1Bu kitabın indirilmesi, en üstün, en güçlü, en şerefli, mağlûp edilmesi mümkün olmayan; mutlak galip, en iyi yasa koyan, bozulmayı iyi engelleyen/sağlam yapan Allah'tandır.
2Şüphesiz ki, Biz bu kitabı sana gerçekle indirdik. Öyleyse Din'i sadece O'nun için arındırarak Allah'a kulluk et.
3Dikkatli olun, halis din sadece Allah'a aittir. O'nun astlarından birtakım yardımcı, yol gösterici, koruyucu yakınlar edinenler: “Allah'ın astlarından edindiğimiz yardımcı, yol gösterici, koruyucu yakınlar, bizi Allah'a daha fazla yaklaştırsın diye biz onlara tapıyoruz.” Şüphesiz kendilerinin ayrılığa/anlaşmazlığa düşüp durdukları şeylerde, onların arasında Allah hüküm verecektir. Şüphesiz Allah, yalancı ve çok nankörün ta kendisi olan kişilere kılavuzluk etmez.
4Eğer Allah bir çocuk edinmek isteseydi, kesinlikle oluşturacağından, dileyeceğini seçecekti. O, bundan arınıktır. O, bir tek, kahredici Allah'tır.
5Bir tek, kahredici Allah, gökleri ve yeri hak ile oluşturdu, geceyi gündüzün üstüne bürüyor, gündüzü de gecenin üstüne bürüyor. Güneşi ve ay'ı yararınıza olan yapı ve işleyişte yaratarak hizmetinize sunmuştur. Hepsi de adı konmuş bir süre sonuna akıp gitmektedir. İyi bilin ki O, çok güçlü ve çok bağışlayıcıdır.
6O, sizi tek bir nefisten oluşturdu, sonra ondan eşini yaptı ve sizin için hayvanlardan sekiz eş indirdi. Sizi annelerinizin karınlarında üç karanlık içinde, oluşturuluştan sonra bir oluşturuluşla meydana getiriyor. İşte bu, sahiplik, yönetim yalnız Kendisinin olan Rabbiniz Allah'tır. O'ndan başka ilâh diye bir şey yoktur. Öyleyse, nasıl oluyor da çevriliyorsunuz?

■ Gösterilen bilgiler
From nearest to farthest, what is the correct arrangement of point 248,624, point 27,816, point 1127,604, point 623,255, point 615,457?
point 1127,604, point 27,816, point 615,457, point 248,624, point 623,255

...

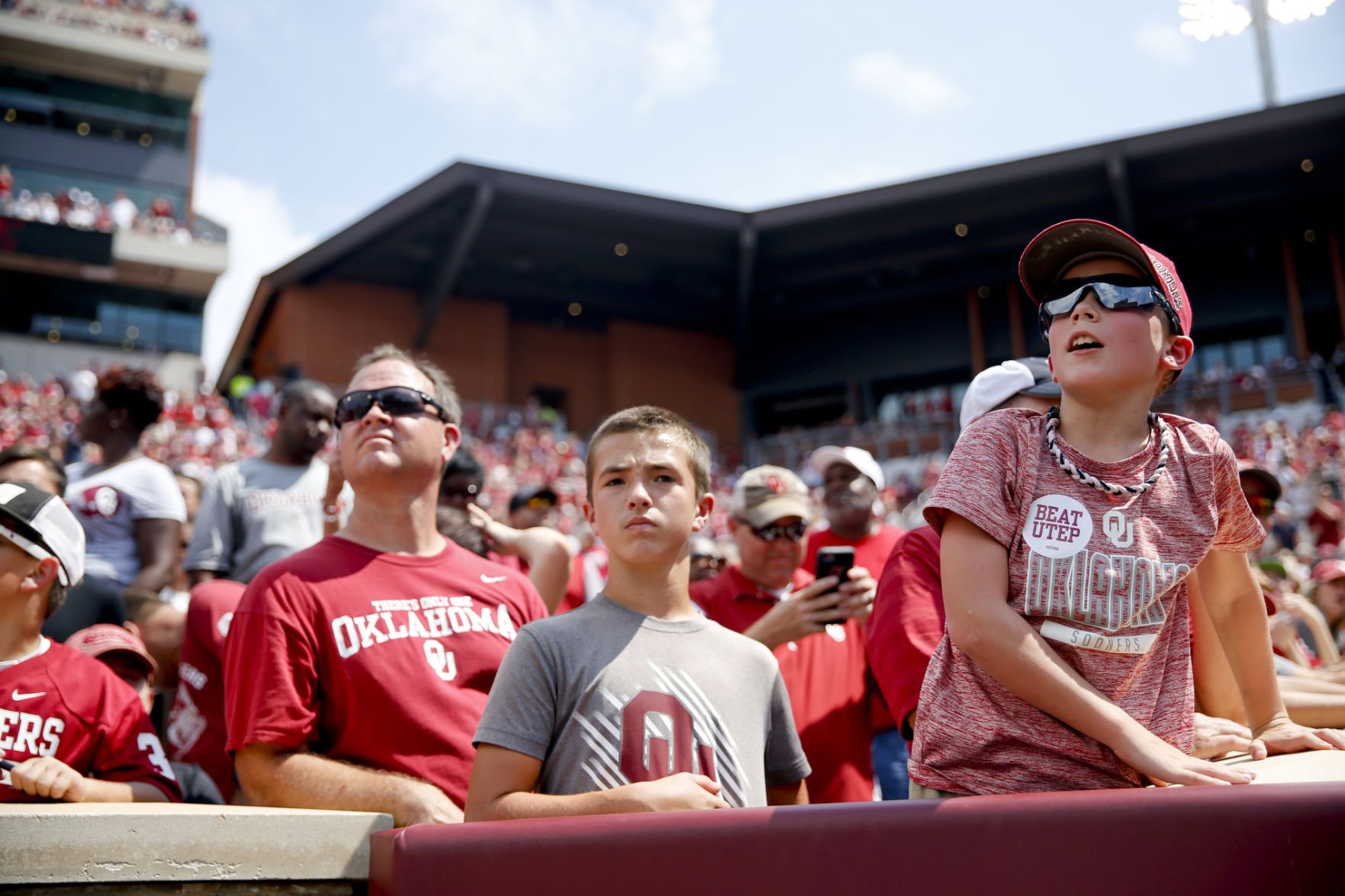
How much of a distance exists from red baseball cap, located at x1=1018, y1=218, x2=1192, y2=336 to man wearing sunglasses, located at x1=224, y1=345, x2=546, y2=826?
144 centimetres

...

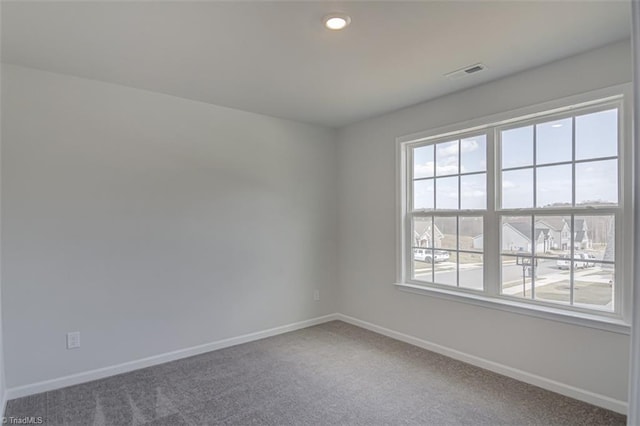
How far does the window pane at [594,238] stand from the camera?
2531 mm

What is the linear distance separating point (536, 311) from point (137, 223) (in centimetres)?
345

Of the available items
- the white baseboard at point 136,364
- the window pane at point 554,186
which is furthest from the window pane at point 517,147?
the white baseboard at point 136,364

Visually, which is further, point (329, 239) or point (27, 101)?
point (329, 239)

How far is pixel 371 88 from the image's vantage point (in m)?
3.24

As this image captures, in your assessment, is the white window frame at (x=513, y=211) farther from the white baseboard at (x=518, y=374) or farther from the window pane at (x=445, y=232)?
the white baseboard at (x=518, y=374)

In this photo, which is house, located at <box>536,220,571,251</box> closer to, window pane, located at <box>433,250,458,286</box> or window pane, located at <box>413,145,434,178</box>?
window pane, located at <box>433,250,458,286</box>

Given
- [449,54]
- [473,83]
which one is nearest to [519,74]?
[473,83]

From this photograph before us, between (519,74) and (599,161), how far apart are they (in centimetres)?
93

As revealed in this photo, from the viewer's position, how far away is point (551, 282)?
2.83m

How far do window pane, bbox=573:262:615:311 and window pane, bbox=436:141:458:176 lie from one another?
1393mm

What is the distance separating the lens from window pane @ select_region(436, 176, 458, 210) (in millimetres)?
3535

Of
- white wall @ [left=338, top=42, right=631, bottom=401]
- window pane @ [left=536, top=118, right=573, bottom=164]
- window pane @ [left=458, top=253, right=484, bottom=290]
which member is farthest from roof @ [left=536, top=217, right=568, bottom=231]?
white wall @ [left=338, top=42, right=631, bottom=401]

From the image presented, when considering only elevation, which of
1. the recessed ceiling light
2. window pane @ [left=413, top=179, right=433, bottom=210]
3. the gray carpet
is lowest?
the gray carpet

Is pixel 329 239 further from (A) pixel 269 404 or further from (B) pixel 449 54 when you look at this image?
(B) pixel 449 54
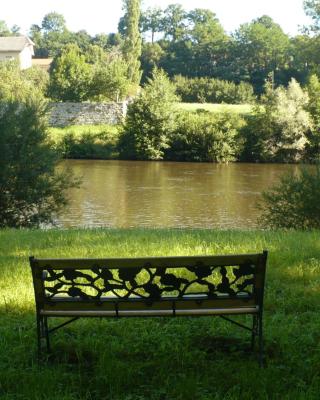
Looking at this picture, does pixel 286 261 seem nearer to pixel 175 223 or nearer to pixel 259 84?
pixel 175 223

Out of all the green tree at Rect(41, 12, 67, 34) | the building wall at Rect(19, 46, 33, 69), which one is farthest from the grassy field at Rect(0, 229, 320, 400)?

■ Verilen görev 1
Seçilen metne göre Allah sizi annelerinizin karınlarında kaç karanlık içinde meydana getiriyor?
■ Verilen görev 2
Seçilen metinde "6O, sizi tek" sözlerinden "oluyor da çevriliyorsunuz?" sözlerine kadar olan kısmı kelimesi kelimesine aktar.

■ Doğru cevap 1
Üç karanlık içinde.

■ Doğru cevap 2
6O, sizi tek bir nefisten oluşturdu, sonra ondan eşini yaptı ve sizin için hayvanlardan sekiz eş indirdi. Sizi annelerinizin karınlarında üç karanlık içinde, oluşturuluştan sonra bir oluşturuluşla meydana getiriyor. İşte bu, sahiplik, yönetim yalnız Kendisinin olan Rabbiniz Allah'tır. O'ndan başka ilâh diye bir şey yoktur. Öyleyse, nasıl oluyor da çevriliyorsunuz?